Ownership of agricultural holdings is highly skewed. The top seven percent of households own about 31 percent of agricultural land whereas the bottom 20 percent own about three percent.

Landownership is generally inversely related to poverty and hunger in rural areas. Access to land is essential for the food and nutritional security of a household. From 1996 to 2004, poverty declined at a greater rate with increasing landholding (Figure 5.1). The poorest households in Nepal are those headed by agricultural labourers. The incidence of poverty in this group declined modestly between 1995 (47 percent) and 2004 (43 percent), whereas the national level was reduced from 42 percent to 31 percent over the same period. However, this decline is chiefly accounted for by those self-employed in agriculture (from 43 to 33 percent) as opposed to wage labourers in agriculture (56 to 54 percent), underscoring the importance of land ownership.

Figure 5.1: Poverty incidence and share of poor population by size of landholding, rural Nepal

Land distribution is unequal from the social and gender perspective as well. People from socially and economically disadvantaged groups, women, Dalits, indigenous communities and other vulnerable groups are the most affected by this inequality.

The landless are deprived of some fundamental rights including those to employment, social security, social justice and health. Landlessness itself has been identified as a factor contributing to the conflict and political instability. Land-related cases are typically the largest category of litigations filed in the courts of Nepal. For example, of 94,031 cases filed in 2008/09, 31 percent were land-related.

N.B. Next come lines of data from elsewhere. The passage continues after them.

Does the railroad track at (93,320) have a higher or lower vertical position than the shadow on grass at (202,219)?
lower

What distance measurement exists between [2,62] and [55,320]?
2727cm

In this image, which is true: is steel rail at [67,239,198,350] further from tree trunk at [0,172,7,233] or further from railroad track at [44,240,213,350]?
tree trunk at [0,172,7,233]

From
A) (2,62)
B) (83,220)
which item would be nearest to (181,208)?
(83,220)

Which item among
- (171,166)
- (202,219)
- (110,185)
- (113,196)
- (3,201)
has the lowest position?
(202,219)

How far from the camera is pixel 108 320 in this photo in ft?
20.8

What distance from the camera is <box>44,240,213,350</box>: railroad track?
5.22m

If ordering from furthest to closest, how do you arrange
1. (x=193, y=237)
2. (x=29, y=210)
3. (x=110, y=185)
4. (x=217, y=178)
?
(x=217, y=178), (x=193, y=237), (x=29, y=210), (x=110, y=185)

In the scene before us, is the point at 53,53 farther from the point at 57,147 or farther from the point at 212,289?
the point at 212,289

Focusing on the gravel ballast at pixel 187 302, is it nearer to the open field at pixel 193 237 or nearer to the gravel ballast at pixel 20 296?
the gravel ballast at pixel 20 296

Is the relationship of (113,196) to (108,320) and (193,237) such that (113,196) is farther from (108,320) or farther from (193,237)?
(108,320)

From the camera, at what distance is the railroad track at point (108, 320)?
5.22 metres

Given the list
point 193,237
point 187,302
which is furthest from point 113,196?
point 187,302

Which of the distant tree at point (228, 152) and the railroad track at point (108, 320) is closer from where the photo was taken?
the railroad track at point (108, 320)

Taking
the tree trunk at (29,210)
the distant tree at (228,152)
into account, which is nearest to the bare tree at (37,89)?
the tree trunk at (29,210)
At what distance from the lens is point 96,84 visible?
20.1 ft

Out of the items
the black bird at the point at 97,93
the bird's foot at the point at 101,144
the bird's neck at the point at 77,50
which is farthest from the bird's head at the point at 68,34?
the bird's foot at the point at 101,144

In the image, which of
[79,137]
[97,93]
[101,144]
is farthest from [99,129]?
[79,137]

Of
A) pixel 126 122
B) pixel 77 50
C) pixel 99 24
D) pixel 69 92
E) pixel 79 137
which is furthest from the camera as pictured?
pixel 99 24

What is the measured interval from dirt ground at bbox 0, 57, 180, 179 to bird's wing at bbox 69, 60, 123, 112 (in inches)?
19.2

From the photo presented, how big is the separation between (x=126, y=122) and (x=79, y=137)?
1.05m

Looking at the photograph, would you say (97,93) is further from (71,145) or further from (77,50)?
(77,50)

The land reform provisions of the Comprehensive Peace Agreement and Interim Constitution have not yet been implemented in earnest because of a lack of political consensus and commitment.

A weak land administration system further contributes to ineffective implementation of redistribution provisions. The confluence of population growth, legal provisions on inheritance, existing traditions that rule the sharing of parental property and the lack of opportunities outside agriculture have contributed to lowering the size of operational holdings over subsequent generations, and to encroachment of land that is not suitable for cultivation. The latter has resulted in environmental degradation, conflict and localized natural disasters such as landslides.

The government is engaged in the issue of land reform in various ways, including through the constitution-drafting process and discussion of the place of socioeconomic rights in the constitution; through engagement with land rights groups; and through the formation of two key commissions dealing with the issues of land and landlessness.

The Lands Act 1964, which enacted vast, if not always beneficial, changes to the land tenure framework, has been amended 11 times (most recently in 2010) and remains the primary law governing land rights in Nepal today. The Comprehensive Peace Agreement and Interim Constitution refer to engaging in land reform and equitable redistribution. However, the issue of returning seized land and property remains sensitive.